1. Lack of proper authority:

The practice of punishment is a very specific, legitimate sort of abuse; are its effects very different though? Considering the case of children, and assuming that retribution is not supportable when practiced upon children (which I will elaborate upon later), let us postulate a scenario, one where some person is imposing something unpleasant or aversive upon a child, we may make some observations:

If it’s the authorized person punishing a child, then what results?

For the child, education, moral direction, and respect for authority, society and the rules, because he knows he is being corrected by a caring and trusted adult? I believe these are purported to be the goals of punishment.

And if it’s the unauthorized person dishing out unpleasantness, what results then?

For the child, trauma, confusion, fear, potential damage to the psyche? Certainly many people would at least consider that to be something between a possibility and a probability, depending on the severity of the unpleasantness and a number of other variables.

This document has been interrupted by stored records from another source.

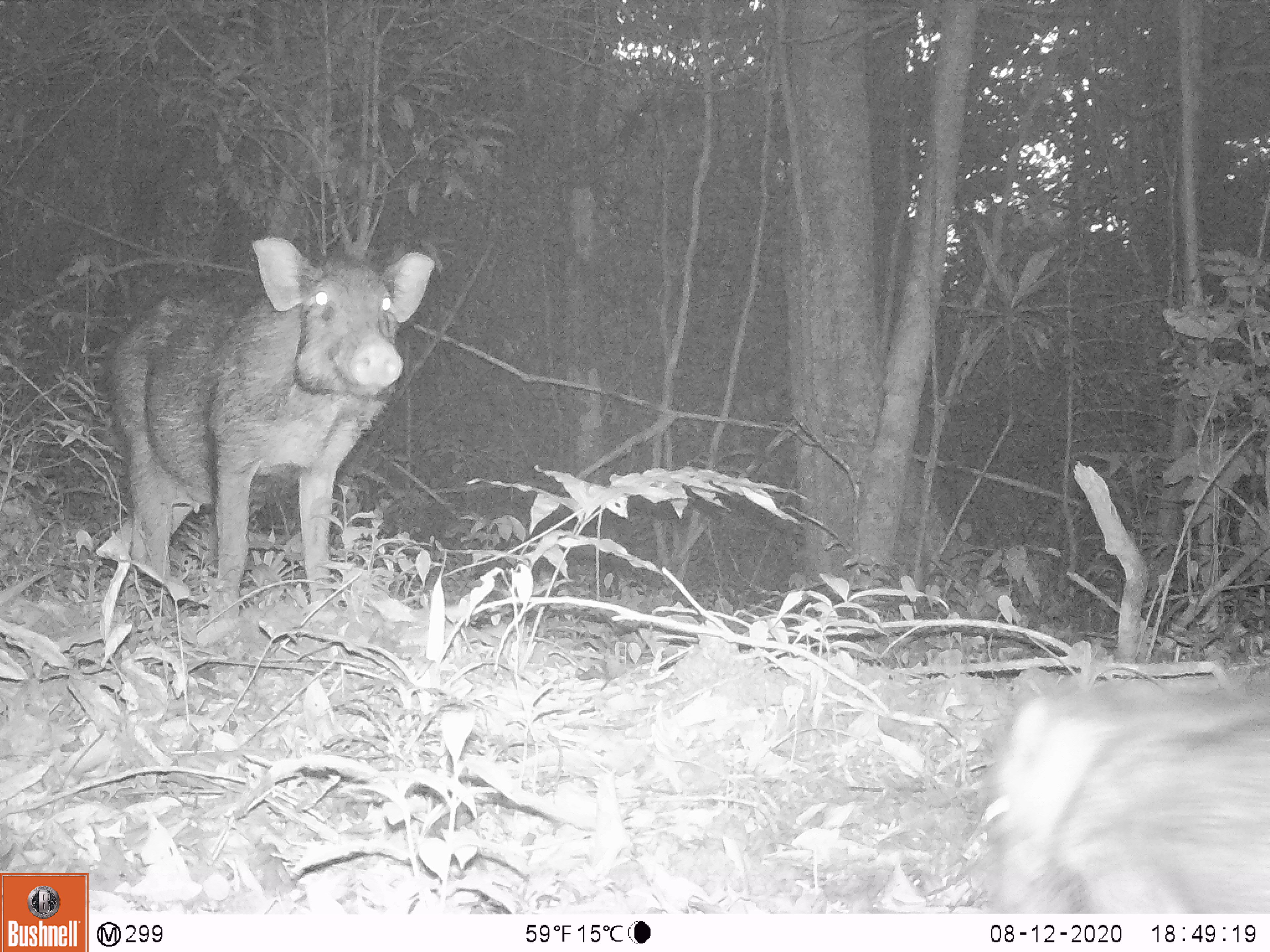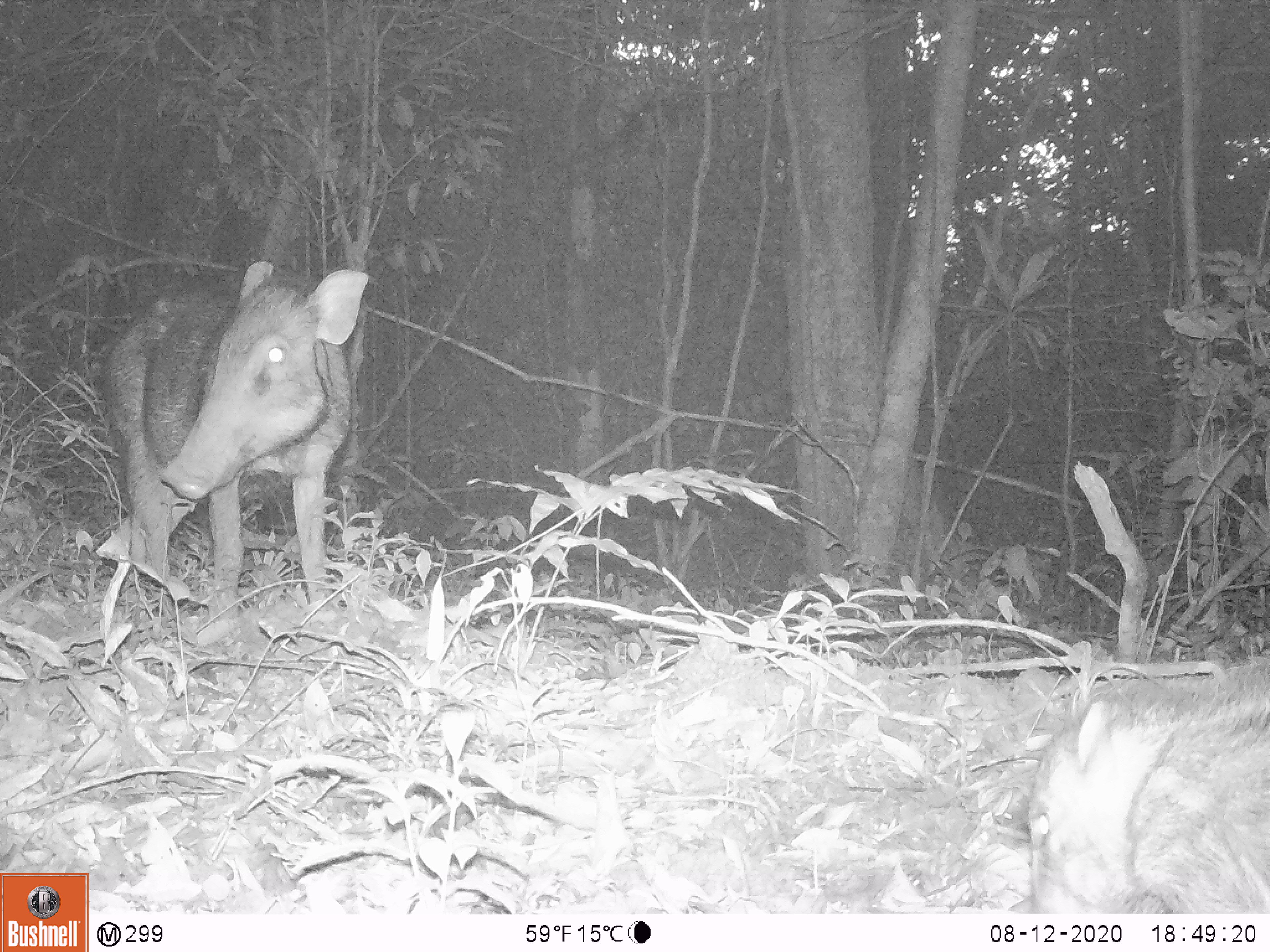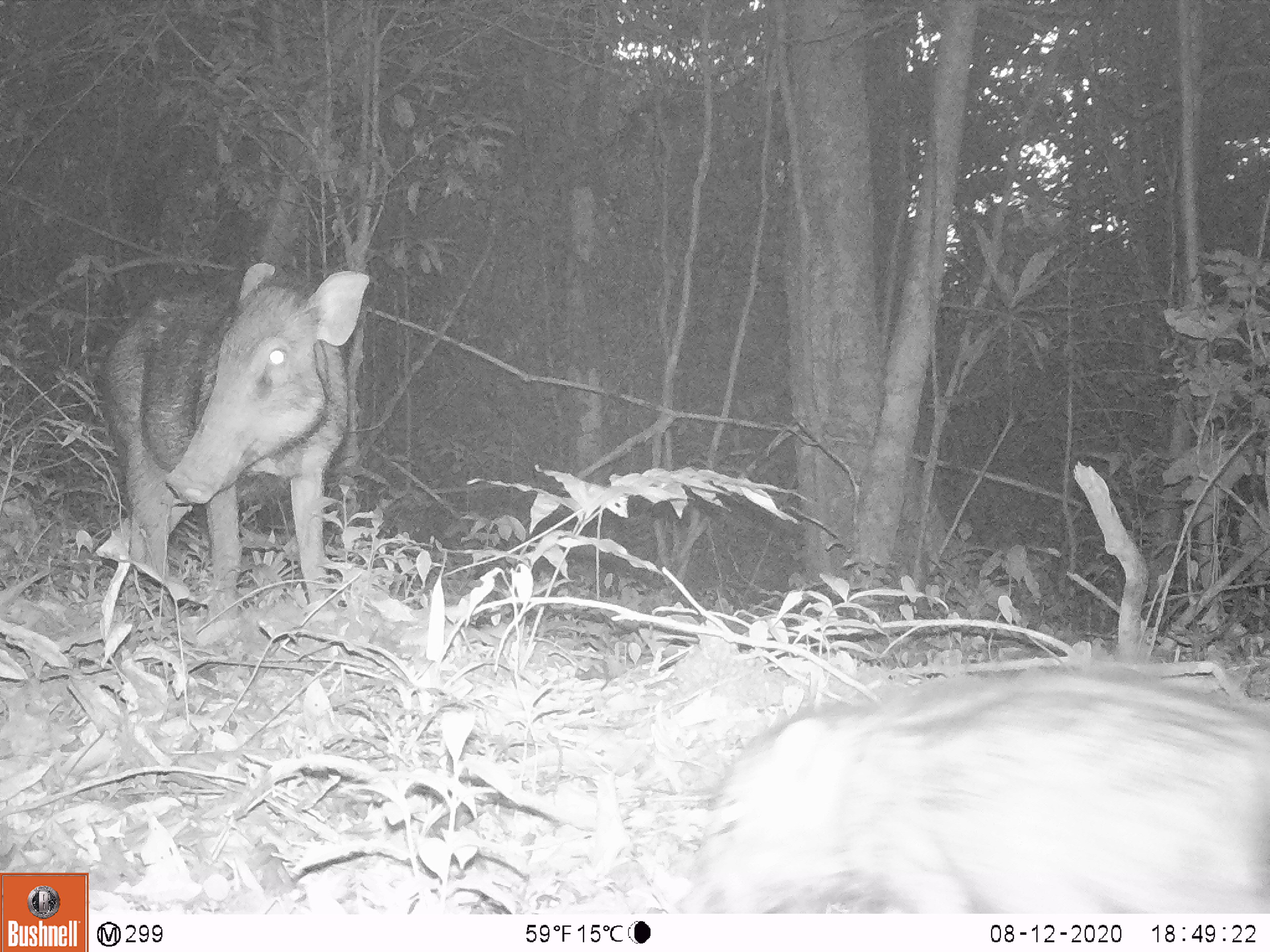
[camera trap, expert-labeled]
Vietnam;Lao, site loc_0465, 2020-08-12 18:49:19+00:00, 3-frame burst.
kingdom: Animalia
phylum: Chordata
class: Mammalia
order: Artiodactyla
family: Suidae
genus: Sus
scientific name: Sus scrofa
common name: eurasian wild pig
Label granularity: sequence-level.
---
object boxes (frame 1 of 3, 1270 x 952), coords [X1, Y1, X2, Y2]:
eurasian wild pig: [110, 233, 434, 615]; [991, 673, 1268, 913]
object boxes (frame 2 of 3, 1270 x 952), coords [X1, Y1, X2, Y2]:
eurasian wild pig: [97, 259, 369, 644]; [1025, 659, 1270, 911]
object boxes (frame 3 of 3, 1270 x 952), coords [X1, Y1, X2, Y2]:
eurasian wild pig: [675, 659, 1268, 912]; [103, 260, 370, 635]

And what if it looked identical not to a passing stranger, or to us, as omniscient observers, but what if it looked exactly the same to the punished or abused person, to the punished or abused child? What if the child thought any number of things that would invalidate the authorized nature of his or her punishment in his or her mind? This is not uncommon, that a punished person, child or not, has a reason for his transgression, somewhere between an outright, far-fetched rationalization and an actual, arguable reason. More importantly however, what is also far from rare is it that a punished person has reason, good, bad, or in between, to feel that his punisher isn’t or shouldn’t be considered to be a respected and trusted authority. So in the likely event that something like these thoughts are in the child’s mind, then what comes of it?

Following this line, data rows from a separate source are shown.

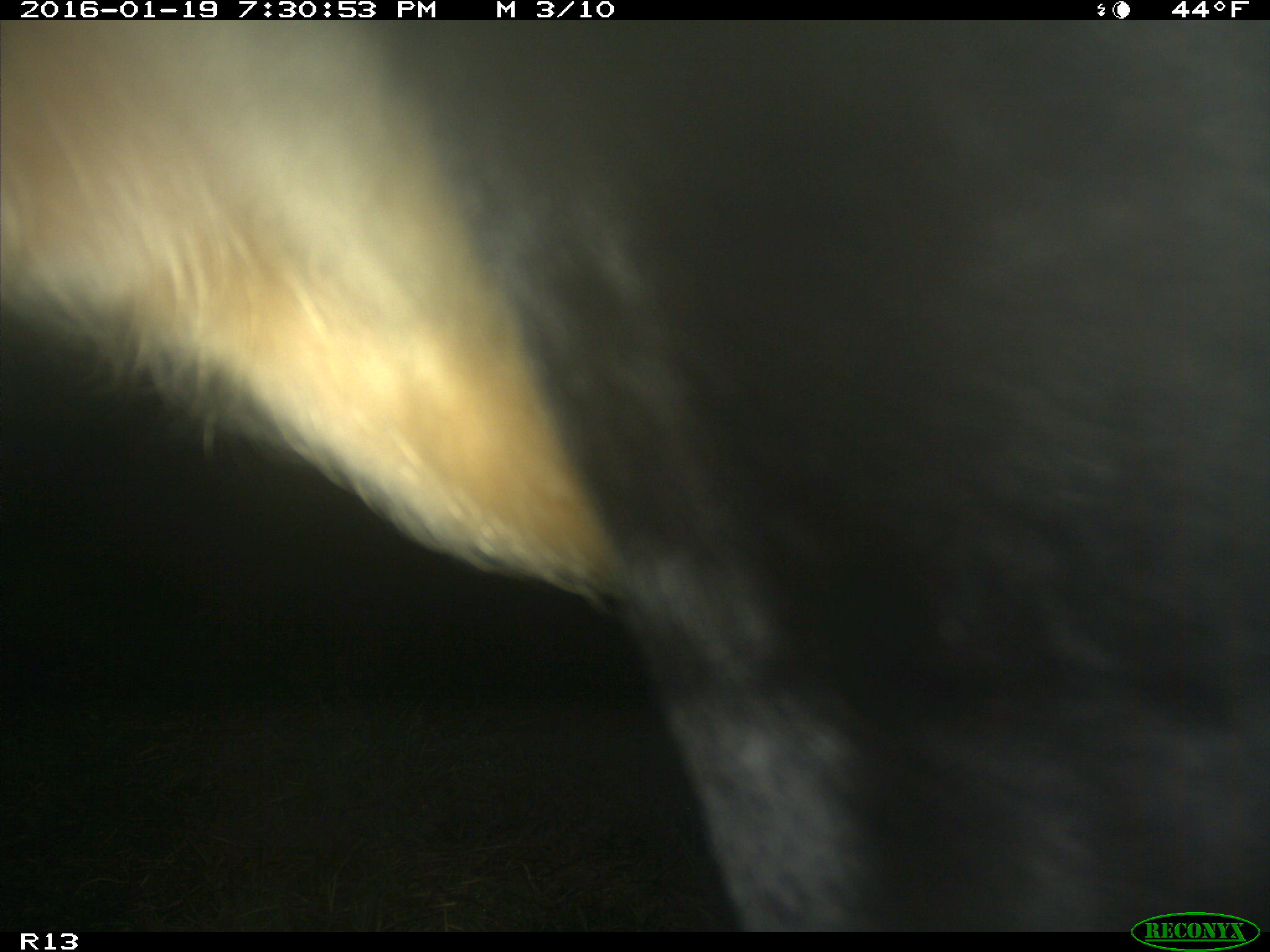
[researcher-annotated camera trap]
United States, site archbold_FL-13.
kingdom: Animalia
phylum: Chordata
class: Mammalia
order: Artiodactyla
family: Bovidae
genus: Bos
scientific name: Bos taurus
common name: domestic cow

Education, moral direction, respect, because that is what the punisher intended? Or:

Trauma, confusion, fear, potential damage to the psyche, because what the child perceives is not punishment but abuse? Which of these?

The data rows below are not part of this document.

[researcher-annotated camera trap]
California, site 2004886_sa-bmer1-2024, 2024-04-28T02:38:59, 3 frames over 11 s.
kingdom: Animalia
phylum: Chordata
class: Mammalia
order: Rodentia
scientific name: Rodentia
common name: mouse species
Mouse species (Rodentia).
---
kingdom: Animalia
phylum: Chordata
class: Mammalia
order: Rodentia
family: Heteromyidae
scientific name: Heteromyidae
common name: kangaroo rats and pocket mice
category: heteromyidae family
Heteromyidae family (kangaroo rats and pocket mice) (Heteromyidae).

Of course, the question of what is effected in the punished or abused child’s mind is rhetorical. We, people, human beings, we suffer physical damage according to the blows we receive, according mostly to the targeted part of our person, and the force of the violence, all of which are determined by the intent of the attacker. This is not the case with psychic damage, which is more complex. The punished, the abused person, their internal effects, those are more closely correlated to their own mental and emotional structures than they are to what’s in the mind or heart of the abuser or punisher. And so, as beauty is in the beholder’s eye, doesn’t the trauma of abuse reside in the mind of the punished or abused person? And so, doesn’t authority lose its transformative power and the act of punishment move some steps closer to becoming only abuse?

Again, rhetorical. I’m saying yes, and maybe every step, the whole walk.

Abuse is a subjective determination, is what I’m saying. I don’t think that is news for anyone, but perhaps it doesn’t get the traction it deserves in our minds. It cannot be the punisher or abuser’s decision as to whether a given action is abusive. If that were any sort of logical possibility, that the people dishing out the unpleasantness got to say what is abuse and what is not, where could we be in terms of crime and punishment, morality, or support for the sufferers? There would be no concept of abuse. No abuse, no rape, no concept of personal human rights. Abuse is, must be, a subjective determination: if I feel raped, I have been raped, if I feel abused, I have been abused. That is the criteria. Therefore, if a child has been subjected to punishment, and he has reason to believe that the three conditions for punishment have not been satisfied, for instance that his punisher, for any number of real world reasons lacks moral authority (not a rare thought), then the child will feel abused.

Again:  if I feel abused, I have been abused. That is the criteria.